For my next music video, I thought it would be fun to a fine tune a stable-diffusion model with Cyberpunk 2077 images. My plan was as follows:
- collect about a thousand images from the games photomode system
- provide natural language captions for them
- and then train a stable-diffusion checkpoint on that data.
It was fairly quick to find a 1000 images from the game and with the help of BLIP and manual labor I created captions for all of them.
![](/p/fine-tuning-stable-diffusion-failure/cyberpunkgrid_hue5d6dc6da23681b130d18a884e0f92d4_704121_0x800_resize_q75_box.jpg)
Training requires bigger GPUs than I have access to myself. Fortunately, LambdaLabs provides access to Cloud GPUs at a price that’s about 5x cheaper when comparing to GCP. Although, LambdaLabs was quite oversubscribed I was able to rent an NVidia A100 sxm4
with 40GB
of memory for $1.10/hour; this is compared to a purchase price of about $10,000.
![](/p/fine-tuning-stable-diffusion-failure/a100gpu_hueb835ab5de33f6bd73203f853d4caf09_94022_0x800_resize_q75_box.jpg)
The repo from Justin Pinkey provided a great starting point for this and was super easy to use. The only changes I made were additional steps to boostrap the environment on an empty Ubuntu installation and a small tweak to the dataset loader to accept directories with image files and corresponding captions rather than downloading a dataset from Huggingface.
![](/p/fine-tuning-stable-diffusion-failure/A100train-v2_huad6ba51525d66b59d1e918ba5d2b37cb_48890_0x800_resize_q75_box.jpg)
After training for 219 epochs which took roughly 20 hours, I ended up with about 15 checkpoints each 14GB in size; with pruning the checkpoint can be reduced to 4GB and by converting to fp16 the size can be reduced even further. Here is a test grid from the model for the simple prompt: a woman
![](/p/fine-tuning-stable-diffusion-failure/grid-woman_hu8107f8c44621166e783635fe757f5f0d_607448_0x800_resize_q75_box.jpg)

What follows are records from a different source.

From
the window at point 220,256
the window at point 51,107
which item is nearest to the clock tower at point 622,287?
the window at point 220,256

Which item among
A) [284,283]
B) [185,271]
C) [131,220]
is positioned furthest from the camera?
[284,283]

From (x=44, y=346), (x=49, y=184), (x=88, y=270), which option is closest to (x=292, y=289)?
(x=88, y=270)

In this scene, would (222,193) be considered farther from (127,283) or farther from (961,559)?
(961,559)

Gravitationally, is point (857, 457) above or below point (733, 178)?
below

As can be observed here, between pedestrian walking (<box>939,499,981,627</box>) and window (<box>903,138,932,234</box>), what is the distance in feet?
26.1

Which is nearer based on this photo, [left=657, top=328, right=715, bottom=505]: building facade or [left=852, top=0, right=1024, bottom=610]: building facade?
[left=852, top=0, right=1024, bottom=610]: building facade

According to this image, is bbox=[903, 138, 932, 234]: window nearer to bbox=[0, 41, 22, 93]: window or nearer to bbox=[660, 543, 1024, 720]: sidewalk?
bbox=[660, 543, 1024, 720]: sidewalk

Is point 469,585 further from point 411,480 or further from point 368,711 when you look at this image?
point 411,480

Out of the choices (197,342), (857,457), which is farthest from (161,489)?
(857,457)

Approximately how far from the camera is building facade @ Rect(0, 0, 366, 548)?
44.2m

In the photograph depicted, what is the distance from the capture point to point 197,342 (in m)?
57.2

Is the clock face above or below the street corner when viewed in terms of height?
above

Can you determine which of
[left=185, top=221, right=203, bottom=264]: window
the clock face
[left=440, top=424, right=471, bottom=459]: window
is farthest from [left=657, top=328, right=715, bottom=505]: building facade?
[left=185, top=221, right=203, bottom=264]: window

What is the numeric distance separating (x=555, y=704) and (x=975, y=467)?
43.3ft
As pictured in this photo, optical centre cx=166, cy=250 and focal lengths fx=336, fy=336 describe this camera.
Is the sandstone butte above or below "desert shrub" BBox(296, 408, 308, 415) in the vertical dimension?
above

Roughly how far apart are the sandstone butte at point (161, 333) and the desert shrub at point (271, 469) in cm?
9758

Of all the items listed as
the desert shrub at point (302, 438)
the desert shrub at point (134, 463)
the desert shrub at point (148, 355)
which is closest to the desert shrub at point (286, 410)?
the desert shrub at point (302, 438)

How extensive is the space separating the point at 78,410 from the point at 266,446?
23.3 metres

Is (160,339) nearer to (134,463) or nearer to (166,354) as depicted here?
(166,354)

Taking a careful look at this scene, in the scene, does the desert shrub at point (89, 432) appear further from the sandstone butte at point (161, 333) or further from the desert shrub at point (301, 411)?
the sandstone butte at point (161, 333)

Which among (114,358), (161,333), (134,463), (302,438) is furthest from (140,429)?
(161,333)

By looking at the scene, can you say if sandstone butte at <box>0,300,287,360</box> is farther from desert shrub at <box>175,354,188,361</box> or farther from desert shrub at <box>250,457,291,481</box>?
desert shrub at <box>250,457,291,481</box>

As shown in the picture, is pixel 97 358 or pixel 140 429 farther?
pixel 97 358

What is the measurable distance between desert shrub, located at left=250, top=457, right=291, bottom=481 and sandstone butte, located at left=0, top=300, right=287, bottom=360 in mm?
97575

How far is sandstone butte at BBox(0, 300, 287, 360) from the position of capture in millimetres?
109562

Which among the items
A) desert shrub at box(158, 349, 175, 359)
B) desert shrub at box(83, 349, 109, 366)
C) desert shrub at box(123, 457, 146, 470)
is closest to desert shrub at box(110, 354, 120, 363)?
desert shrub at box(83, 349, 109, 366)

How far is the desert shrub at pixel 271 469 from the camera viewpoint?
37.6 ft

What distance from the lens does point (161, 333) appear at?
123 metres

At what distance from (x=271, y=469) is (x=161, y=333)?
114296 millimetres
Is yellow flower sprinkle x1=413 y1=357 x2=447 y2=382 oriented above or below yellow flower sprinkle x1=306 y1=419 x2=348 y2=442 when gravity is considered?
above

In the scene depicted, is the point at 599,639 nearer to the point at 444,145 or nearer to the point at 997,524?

You don’t want to see the test grids for more complex prompts. They looked terrible and I’ll just show you just one example:
![](/p/fine-tuning-stable-diffusion-failure/grid-terrible_hu119b696651f651067a7fd472099282d9_1499108_0x800_resize_box_3.png)
Some of the problem with training was likely that I did not have enough images and that unlike the pokemon example, the images were visually more varied while not being very diverse. By going with photomode pictures, I ended up with very pretty shots but they mostly showed a few of the game’s prominent characters, e.g. Judy or Panam. That said this experiment was relatively inexpensive.
![](/p/fine-tuning-stable-diffusion-failure/A100LambdaCost_hu39289c81cf0f53ad1ac2cb920d041395_46535_0x800_resize_q75_box.jpg)
And overall, this was quite worth the experience. Onwards and upwards.